Document excerpt.
* * * * *
What Does a B2B Marketing Funnel Really Look Like?

The concept of a marketing funnel is one of the core differentiators between B2B marketing and B2C marketing.

This audience-centered model creates a tangible and visual depiction of the long and complex nature of B2B purchase cycles, while also providing a framework for marketing teams to build their strategies around.

What is the B2B marketing funnel?

The B2B marketing funnel is a representation of the progressive stages that businesses and their decision makers go through when making a purchase. It is described as a funnel to portray the expected narrowing of an audience from the top point (broad awareness) to the bottom (converted customers).

Traditionally, the B2B marketing funnel has been divided into five categories.

Stages of the B2B marketing funnel

  1. Awareness: A company becomes aware of a problem, pain point, or opportunity that it needs to act on.
  2. Interest: The company begins to explore vendors and solutions capable of helping solve their challenges.
  3. Consideration: Buyers and decision makers within the company reach the point of actively evaluating and comparing potential solutions.
  4. Conversion: The company chooses your solution and becomes a customer.
  5. Retention & Advocacy: The post-purchase relationship continues with the goal of retaining, upselling, or building customer advocacy.

Marketers often use the marketing funnel as a way to categorize and position their content. For example, top-of-funnel (TOFU) content might be focused on building brand awareness and expanding visibility with your target audience.

Bottom-of-funnel content (BOFU) is usually more oriented toward warm prospects who are already familiar and more likely to take action.

B2B marketing funnel vs. B2B sales funnel

Although they are often used interchangeably, you might sometimes hear “marketing funnel” and “sales funnel” referenced in different contexts. Some companies distinguish the two models based on their specific functions.

A B2B sales funnel might look more like this:

  1. Prospecting
  2. Qualification
  3. Proposal
  4. Notification
  5. Closing

The two variations are fundamentally similar in that they narrow down a broad field of potential customers into a more qualified set and eventually convert some of this set into won customers.

“79% of marketing leads never convert into sales due to a lack of lead nurturing.” (WifiTalents)

Why the top of the funnel matters

Historically, B2B marketers have had an understandable tendency to focus overwhelmingly on the lower part of the funnel. They are under pressure to drive and prove results, and the bottom of the funnel is where marketers can demonstrate their most direct revenue impact.

However, it’s critical for B2B companies to recognize that the vast majority of their potential buyers, at any given time, are not actively in the market for their solution. Marketing only to the small fraction of people who are ready to buy means missing a huge opportunity to develop brand recognition and salience with those who will be ready to buy in the future.

An effective upper-funnel strategy is essential for maximizing conversions within that segment of active buyers. Someone who knows, trusts and likes your brand is more likely to remember it or consider it when a need arises.
* * * * *
Raw data.

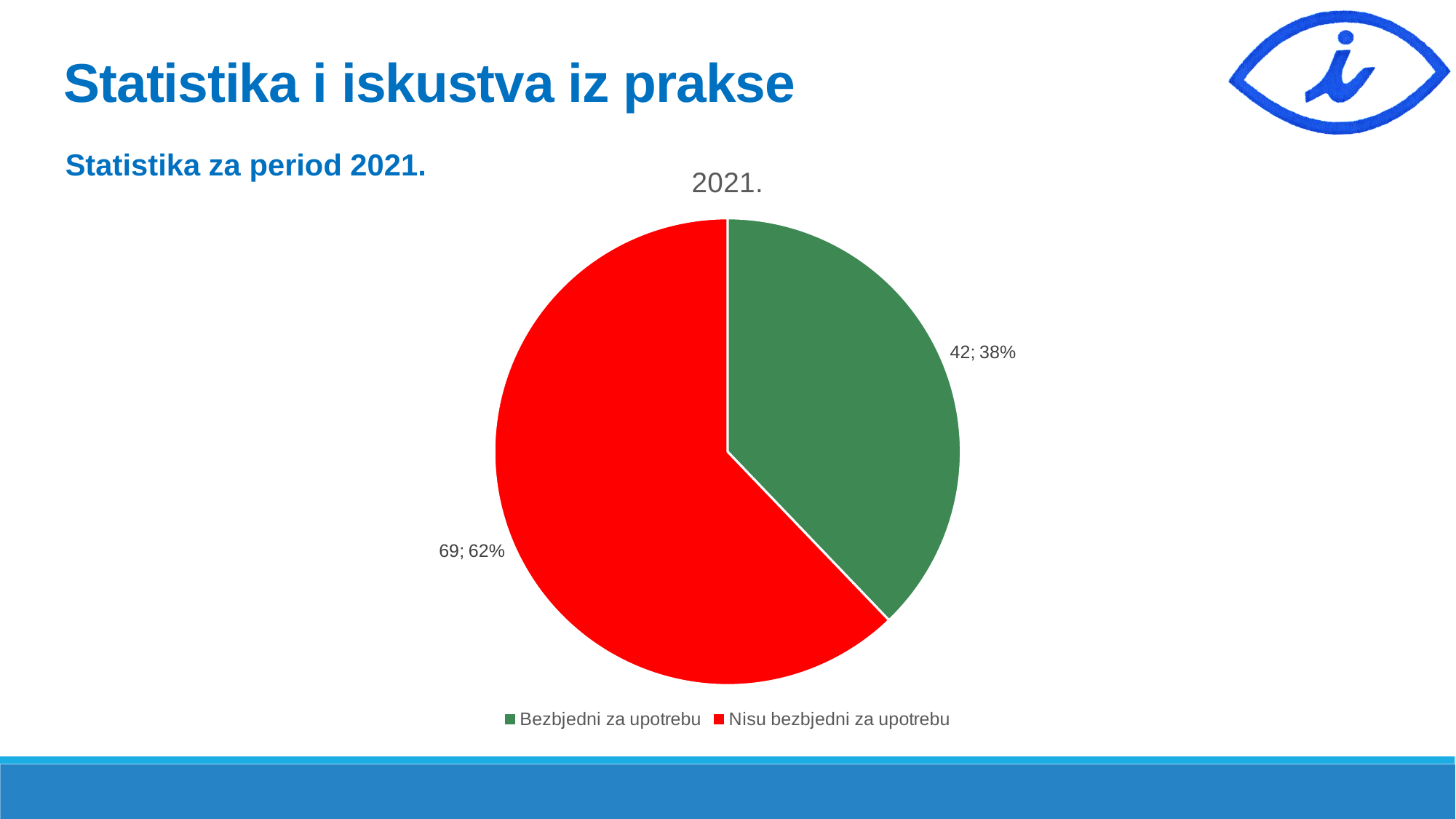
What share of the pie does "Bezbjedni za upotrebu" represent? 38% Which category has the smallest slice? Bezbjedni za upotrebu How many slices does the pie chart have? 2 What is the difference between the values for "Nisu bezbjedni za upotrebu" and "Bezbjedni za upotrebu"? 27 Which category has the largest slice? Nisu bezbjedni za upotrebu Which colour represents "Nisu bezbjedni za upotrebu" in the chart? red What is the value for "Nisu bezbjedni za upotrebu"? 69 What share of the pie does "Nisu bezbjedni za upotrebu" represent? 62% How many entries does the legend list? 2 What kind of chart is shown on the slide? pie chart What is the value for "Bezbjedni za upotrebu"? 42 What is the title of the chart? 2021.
* * * * *
Task A. Decide whether each statement below agrees with the article on the B2B marketing funnel. For each, answer yes or no and quote the deciding words of the article exactly: (i) The B2B marketing funnel has traditionally been divided into five categories. (ii) Bottom-of-funnel content is mainly aimed at building brand awareness. (iii) Most potential buyers of a B2B company are actively in the market for its solution at any given time.
Task B. Output word for word the stretch of the article on the B2B marketing funnel from "1. Awareness: A" through "your target audience.".

Worked solution A.
(i) Yes: "Traditionally, the B2B marketing funnel has been divided into five categories."
(ii) No: "Bottom-of-funnel content (BOFU) is usually more oriented toward warm prospects who are already familiar and more likely to take action."
(iii) No: "the vast majority of their potential buyers, at any given time, are not actively in the market for their solution."

Worked solution B.
1. Awareness: A company becomes aware of a problem, pain point, or opportunity that it needs to act on.
  2. Interest: The company begins to explore vendors and solutions capable of helping solve their challenges.
  3. Consideration: Buyers and decision makers within the company reach the point of actively evaluating and comparing potential solutions.
  4. Conversion: The company chooses your solution and becomes a customer.
  5. Retention & Advocacy: The post-purchase relationship continues with the goal of retaining, upselling, or building customer advocacy.

Marketers often use the marketing funnel as a way to categorize and position their content. For example, top-of-funnel (TOFU) content might be focused on building brand awareness and expanding visibility with your target audience.